The Greensboro Coliseum has a certain amount of autonomy from the city itself,” Watts wrote. “Matt Brown has a contract that allows him to make unilateral decisions about which shows and performances are produced at the Coliseum without getting approval from the [city] Manager nor council.

“That contractual understanding has been in place since 1994.  He also manages an enterprise fund that I believe is generated from revenues from performances and activities in the Coliseum Complex and is used to promote Coliseum activities.

“I am pretty sure that the money that was spent to acquire the gun show along with its rights to certain dates on the Coliseum calendar was purchased using that money, but I am quite confident that taxpayer money was not used to make that purchase.”  

Vaughan told WGHP in April that the gun show operator netted “about $11,000” from shows at the coliseum and that the deal worked well for both parties. She said it gave the city more control of dates each year and that in her opinion it worked out well for the gun show owner, especially given that it provided revenue in the pandemic years when the events wouldn’t have been staged anyway.

“Matt’s the ultimate yay or nay [on events at the coliseum],” she said, and this deal allowed him “to pursue more youth sports events on those dates.”

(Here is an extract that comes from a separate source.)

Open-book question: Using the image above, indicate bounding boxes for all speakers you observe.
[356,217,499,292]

In a memo to Vaughan, members of City Council and then City Manager David Parrish, dated Dec. 15, 2020, Brown wrote that in exchange for the 5-year deal, “the prior Owner also agreed not to produce another Gun Show within the City of Greensboro limits for five years.”

Not the first time

Vaughan told WGHP that this wasn’t the first such buyout the city had made on an organization, and Brown’s memo to Council confirmed that. An email sent to Brown with questions about this process did not draw immediate response.

“This agreement marked the third time that the Coliseum Complex has purchased the rights to one of its long standing Consumer Show Clients,” Brown wrote, “the first being in 1999, when it acquired the Central Carolina Fair from the Hamid Family and again, in 2003, when it acquired the rights to the Super Flea Market owed by the Smith family.”

Vaughan, who said she is not antigun and has a carry permit, told WGHP that other gun-show organizations had contacted members of the Guilford County legislative delegation in an effort to get them to intervene and force the city to allow gun shows on city property.

“They [members of the delegation] told them that this wasn’t their concern,” Vaughan said. “They told them that the coliseum can operate as he [Brown] sees fit.”